Re: [patch v2 11/11] x86/vdso: Implement __vdso_futex_robust_try_unlock()
From: Uros Bizjak
Date: Fri Mar 20 2026 - 03:14:53 EST
On Fri, Mar 20, 2026 at 12:25 AM Thomas Gleixner <tglx@xxxxxxxxxx> wrote:
> mov %esi,%eax // Load TID into EAX
> xor %ecx,%ecx // Set ECX to 0
> lock cmpxchg %ecx,(%rdi) // Try the TID -> 0 transition
> .Lstart:
> jnz .Lend
> movq %rcx,(%rdx) // Clear list_op_pending
> .Lend:
> ret
[...]
> + * Assembly template for the try unlock functions.
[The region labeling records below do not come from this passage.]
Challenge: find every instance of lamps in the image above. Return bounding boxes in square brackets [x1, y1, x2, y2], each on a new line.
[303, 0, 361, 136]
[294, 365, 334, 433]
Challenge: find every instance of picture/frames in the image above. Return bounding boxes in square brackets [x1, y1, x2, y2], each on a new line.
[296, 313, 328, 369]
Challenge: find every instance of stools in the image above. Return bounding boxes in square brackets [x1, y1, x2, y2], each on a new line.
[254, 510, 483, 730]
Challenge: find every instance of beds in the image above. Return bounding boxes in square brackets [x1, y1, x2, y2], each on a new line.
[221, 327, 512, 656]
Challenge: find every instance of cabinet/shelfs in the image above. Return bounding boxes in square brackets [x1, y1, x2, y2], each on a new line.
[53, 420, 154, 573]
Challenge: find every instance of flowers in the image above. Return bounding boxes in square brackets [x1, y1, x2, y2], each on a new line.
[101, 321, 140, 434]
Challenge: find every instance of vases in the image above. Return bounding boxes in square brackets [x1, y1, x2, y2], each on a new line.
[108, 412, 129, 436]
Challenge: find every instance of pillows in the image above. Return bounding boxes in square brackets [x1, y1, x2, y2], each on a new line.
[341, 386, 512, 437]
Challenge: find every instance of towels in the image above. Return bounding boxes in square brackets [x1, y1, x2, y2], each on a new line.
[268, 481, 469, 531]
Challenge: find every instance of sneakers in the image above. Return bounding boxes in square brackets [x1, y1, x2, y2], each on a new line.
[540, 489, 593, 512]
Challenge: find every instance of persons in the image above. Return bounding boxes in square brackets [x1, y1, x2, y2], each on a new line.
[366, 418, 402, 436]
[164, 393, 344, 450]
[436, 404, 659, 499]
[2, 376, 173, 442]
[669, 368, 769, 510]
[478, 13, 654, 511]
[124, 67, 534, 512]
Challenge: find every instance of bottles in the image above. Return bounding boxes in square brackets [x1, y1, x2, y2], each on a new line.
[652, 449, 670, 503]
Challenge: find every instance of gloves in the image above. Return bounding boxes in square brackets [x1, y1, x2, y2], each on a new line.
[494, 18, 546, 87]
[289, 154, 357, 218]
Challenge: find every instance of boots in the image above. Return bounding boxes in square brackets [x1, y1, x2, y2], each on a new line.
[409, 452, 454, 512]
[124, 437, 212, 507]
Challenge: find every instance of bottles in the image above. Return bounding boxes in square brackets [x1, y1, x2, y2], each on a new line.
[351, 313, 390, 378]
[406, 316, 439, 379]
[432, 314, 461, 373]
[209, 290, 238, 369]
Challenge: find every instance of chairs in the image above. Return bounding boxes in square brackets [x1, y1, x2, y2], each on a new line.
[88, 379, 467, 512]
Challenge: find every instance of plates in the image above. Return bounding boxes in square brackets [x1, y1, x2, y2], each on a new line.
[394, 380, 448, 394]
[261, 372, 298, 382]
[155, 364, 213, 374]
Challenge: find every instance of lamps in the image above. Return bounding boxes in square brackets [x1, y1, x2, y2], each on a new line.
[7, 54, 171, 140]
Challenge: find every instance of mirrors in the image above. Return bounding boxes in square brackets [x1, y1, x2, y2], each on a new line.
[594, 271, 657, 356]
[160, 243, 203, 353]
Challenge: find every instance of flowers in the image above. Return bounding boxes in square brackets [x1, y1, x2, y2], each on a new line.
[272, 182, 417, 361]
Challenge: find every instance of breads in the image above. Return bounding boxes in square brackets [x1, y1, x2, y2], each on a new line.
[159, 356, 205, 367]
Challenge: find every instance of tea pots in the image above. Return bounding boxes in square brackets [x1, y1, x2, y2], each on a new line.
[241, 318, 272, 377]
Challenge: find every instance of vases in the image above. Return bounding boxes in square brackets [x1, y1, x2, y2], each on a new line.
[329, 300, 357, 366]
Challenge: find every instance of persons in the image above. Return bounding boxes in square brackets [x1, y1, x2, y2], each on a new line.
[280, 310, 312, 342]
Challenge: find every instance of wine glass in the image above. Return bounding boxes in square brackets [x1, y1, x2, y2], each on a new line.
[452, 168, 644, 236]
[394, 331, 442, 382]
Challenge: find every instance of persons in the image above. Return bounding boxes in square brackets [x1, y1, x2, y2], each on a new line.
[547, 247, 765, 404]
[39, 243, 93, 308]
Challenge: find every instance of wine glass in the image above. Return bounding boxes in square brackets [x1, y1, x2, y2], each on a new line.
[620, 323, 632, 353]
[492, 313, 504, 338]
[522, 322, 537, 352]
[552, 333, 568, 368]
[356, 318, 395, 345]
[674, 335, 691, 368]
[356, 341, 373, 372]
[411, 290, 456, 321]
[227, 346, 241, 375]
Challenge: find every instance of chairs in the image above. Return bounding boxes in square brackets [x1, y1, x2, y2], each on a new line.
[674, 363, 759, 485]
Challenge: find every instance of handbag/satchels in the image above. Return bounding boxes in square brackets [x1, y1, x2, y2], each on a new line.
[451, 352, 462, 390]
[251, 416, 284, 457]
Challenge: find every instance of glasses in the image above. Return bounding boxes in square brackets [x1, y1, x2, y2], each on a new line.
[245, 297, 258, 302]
The basic functionality is:
> + *
> + * mov esi, %eax Move the TID into EAX
> + * xor %ecx, %ecx Clear ECX
> + * lock_cmpxchgl %ecx, (%rdi) Attempt the TID -> 0 transition
> + * .Lcs_start: Start of the critical section
> + * jnz .Lcs_end If cmpxchl failed jump to the end
> + * .Lcs_success: Start of the success section
> + * movq %rcx, (%rdx) Set the pending op pointer to 0
> + * .Lcs_end: End of the critical section
> + *
> + * .Lcs_start and .Lcs_end establish the critical section range. .Lcs_success is
> + * technically not required, but there for illustration, debugging and testing.
> + *
> + * When CONFIG_COMPAT is enabled then the 64-bit VDSO provides two functions.
> + * One for the regular 64-bit sized pending operation pointer and one for a
> + * 32-bit sized pointer to support gaming emulators.
> + *
> + * The 32-bit VDSO provides only the one for 32-bit sized pointers.
> + */
> +#define __stringify_1(x...) #x
> +#define __stringify(x...) __stringify_1(x)
> +
> +#define LABEL(name, which) __stringify(name##_futex_try_unlock_cs_##which:)
> +
> +#define JNZ_END(name) "jnz " __stringify(name) "_futex_try_unlock_cs_end\n"
> +
> +#define CLEAR_POPQ "movq %[zero], %a[pop]\n"
> +#define CLEAR_POPL "movl %k[zero], %a[pop]\n"
> +
> +#define futex_robust_try_unlock(name, clear_pop, __lock, __tid, __pop) \
> +({ \
> + asm volatile ( \
> + " \n" \
> + " lock cmpxchgl %k[zero], %a[lock] \n" \
> + " \n" \
> + LABEL(name, start) \
> + " \n" \
> + JNZ_END(name) \
> + " \n" \
> + LABEL(name, success) \
> + " \n" \
> + clear_pop \
> + " \n" \
> + LABEL(name, end) \
> + : [tid] "+&a" (__tid) \
> + : [lock] "D" (__lock), \
> + [pop] "d" (__pop), \
> + [zero] "S" (0UL) \
[zero] represents an internal register, so the above constraint can be
"r" (*). If it remains a hard register constraint (%rsi) for some
reason then the above two comments should be updated to reflect the
new constraint.
With the constraint changed to "r":
Acked-by: Uros Bizjak <ubizjak@xxxxxxxxx> (for asm template)
(*) "r" allows the compiler some more freedom. The compiler tracks the
values in registers, so it can reuse zero from an unrelated register
without moving it to the %rsi and without clobbering the source
register. In non-trivial functions, there is a high chance that needed
value is already available in some register.
Uros.